=== Record excerpts ===

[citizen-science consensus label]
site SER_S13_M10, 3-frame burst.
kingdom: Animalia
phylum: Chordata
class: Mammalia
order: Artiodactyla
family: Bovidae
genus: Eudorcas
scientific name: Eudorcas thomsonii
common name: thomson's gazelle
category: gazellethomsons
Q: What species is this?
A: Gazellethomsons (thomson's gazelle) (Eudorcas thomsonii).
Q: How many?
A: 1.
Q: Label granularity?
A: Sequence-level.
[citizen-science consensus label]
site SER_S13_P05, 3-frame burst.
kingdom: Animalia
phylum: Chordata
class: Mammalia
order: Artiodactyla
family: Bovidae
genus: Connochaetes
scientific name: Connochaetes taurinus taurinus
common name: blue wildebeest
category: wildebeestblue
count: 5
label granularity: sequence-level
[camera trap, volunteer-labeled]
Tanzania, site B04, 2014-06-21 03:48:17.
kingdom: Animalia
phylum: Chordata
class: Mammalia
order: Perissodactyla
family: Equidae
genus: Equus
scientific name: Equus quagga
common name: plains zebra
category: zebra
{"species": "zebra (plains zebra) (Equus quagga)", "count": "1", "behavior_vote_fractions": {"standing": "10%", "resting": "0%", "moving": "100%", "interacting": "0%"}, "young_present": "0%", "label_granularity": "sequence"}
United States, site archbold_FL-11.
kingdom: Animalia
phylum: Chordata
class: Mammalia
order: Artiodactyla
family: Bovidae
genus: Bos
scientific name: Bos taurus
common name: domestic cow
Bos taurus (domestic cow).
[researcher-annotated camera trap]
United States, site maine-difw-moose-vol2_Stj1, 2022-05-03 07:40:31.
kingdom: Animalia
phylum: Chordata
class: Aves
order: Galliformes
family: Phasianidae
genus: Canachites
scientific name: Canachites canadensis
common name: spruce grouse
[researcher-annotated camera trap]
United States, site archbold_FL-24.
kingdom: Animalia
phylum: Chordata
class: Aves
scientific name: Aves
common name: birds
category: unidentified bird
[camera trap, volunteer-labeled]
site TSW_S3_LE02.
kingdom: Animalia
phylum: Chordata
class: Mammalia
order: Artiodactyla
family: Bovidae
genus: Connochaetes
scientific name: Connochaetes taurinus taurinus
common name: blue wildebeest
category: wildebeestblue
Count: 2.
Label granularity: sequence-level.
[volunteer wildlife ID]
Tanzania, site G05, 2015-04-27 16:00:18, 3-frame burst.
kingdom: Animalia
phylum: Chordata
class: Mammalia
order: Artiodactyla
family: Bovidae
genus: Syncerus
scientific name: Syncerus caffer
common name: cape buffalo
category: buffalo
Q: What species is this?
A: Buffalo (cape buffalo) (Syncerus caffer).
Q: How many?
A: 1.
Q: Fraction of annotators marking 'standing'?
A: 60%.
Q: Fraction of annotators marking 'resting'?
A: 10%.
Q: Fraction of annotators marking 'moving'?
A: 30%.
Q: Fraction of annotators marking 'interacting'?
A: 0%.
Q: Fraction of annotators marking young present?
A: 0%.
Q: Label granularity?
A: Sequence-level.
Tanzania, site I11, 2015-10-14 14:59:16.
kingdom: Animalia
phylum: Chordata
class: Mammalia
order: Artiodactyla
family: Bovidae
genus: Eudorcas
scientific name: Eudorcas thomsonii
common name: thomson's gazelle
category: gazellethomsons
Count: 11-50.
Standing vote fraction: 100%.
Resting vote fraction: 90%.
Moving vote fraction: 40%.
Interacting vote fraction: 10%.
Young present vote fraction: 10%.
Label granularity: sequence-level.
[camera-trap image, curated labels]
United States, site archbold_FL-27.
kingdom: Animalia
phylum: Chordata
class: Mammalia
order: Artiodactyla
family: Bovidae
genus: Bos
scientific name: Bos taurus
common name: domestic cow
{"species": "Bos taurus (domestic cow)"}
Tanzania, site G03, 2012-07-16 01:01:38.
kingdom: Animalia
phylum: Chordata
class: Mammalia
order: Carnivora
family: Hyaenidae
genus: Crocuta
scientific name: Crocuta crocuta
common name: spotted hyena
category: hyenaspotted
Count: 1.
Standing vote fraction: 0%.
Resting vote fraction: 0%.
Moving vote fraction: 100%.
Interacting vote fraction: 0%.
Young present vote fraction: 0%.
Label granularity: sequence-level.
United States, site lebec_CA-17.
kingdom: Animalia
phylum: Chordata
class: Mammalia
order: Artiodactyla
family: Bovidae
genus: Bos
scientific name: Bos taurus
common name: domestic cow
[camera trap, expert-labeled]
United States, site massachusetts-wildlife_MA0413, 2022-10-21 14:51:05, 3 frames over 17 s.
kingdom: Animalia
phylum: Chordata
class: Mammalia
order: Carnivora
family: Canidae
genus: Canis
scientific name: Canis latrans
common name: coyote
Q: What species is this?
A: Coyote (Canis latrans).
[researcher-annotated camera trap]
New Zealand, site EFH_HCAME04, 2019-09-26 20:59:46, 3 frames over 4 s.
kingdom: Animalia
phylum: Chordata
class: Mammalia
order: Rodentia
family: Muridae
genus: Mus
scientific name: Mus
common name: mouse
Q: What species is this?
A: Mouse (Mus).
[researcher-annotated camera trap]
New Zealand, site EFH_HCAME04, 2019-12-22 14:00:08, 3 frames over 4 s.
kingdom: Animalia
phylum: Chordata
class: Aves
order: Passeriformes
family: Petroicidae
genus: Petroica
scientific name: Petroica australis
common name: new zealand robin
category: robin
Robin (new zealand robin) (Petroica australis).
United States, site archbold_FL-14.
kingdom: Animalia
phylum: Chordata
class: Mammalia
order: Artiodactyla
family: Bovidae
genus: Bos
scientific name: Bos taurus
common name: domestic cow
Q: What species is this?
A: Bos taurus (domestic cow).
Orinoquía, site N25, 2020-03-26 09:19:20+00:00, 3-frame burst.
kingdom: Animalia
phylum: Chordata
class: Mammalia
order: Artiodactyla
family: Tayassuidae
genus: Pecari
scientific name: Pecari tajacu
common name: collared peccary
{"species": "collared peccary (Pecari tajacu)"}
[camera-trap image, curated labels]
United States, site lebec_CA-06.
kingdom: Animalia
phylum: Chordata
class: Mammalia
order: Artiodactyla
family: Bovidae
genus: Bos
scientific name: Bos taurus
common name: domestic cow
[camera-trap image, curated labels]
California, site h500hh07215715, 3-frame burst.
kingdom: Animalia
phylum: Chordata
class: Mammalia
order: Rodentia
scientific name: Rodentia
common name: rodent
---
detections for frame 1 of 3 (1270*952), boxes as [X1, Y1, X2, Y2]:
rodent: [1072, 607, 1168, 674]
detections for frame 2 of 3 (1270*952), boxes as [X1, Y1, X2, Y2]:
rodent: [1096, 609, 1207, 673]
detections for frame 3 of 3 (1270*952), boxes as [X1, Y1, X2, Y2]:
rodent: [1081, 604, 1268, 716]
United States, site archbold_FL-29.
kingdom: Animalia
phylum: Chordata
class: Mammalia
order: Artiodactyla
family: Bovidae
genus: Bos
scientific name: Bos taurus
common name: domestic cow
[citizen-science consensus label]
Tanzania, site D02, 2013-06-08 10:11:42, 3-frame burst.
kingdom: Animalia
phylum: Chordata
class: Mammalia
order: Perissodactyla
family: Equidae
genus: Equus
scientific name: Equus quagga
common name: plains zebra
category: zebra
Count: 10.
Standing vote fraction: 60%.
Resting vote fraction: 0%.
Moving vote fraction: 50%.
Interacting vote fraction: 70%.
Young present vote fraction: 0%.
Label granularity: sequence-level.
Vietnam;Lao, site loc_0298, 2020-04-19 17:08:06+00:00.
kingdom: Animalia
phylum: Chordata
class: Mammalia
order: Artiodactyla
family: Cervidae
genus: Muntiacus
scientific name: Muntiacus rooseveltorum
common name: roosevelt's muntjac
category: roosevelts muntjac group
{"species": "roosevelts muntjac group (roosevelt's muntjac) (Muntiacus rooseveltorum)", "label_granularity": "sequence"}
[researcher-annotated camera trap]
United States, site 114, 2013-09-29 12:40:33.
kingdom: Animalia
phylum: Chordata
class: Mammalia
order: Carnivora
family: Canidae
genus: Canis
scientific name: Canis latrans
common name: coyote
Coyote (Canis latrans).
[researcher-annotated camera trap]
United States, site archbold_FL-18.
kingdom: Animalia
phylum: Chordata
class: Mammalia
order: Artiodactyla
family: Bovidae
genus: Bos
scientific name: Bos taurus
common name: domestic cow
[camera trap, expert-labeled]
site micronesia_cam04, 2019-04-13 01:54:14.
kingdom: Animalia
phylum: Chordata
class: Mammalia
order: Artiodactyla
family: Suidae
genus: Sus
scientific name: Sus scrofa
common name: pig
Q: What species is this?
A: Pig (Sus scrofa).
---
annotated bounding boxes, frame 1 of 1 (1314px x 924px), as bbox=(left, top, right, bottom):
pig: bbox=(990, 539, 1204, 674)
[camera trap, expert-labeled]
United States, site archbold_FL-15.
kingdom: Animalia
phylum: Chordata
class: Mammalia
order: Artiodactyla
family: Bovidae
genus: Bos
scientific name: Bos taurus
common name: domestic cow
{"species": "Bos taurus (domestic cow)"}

===

Task to complete:
Restate word for word the lines of the data above, starting at the line containing "A: Mouse (Mus)." and ending at the line containing "Orinoquía, site N25, 2020-03-26", both included, and nothing more.

Answer area:
A: Mouse (Mus).
[researcher-annotated camera trap]
New Zealand, site EFH_HCAME04, 2019-12-22 14:00:08, 3 frames over 4 s.
kingdom: Animalia
phylum: Chordata
class: Aves
order: Passeriformes
family: Petroicidae
genus: Petroica
scientific name: Petroica australis
common name: new zealand robin
category: robin
Robin (new zealand robin) (Petroica australis).
United States, site archbold_FL-14.
kingdom: Animalia
phylum: Chordata
class: Mammalia
order: Artiodactyla
family: Bovidae
genus: Bos
scientific name: Bos taurus
common name: domestic cow
Q: What species is this?
A: Bos taurus (domestic cow).
Orinoquía, site N25, 2020-03-26 09:19:20+00:00, 3-frame burst.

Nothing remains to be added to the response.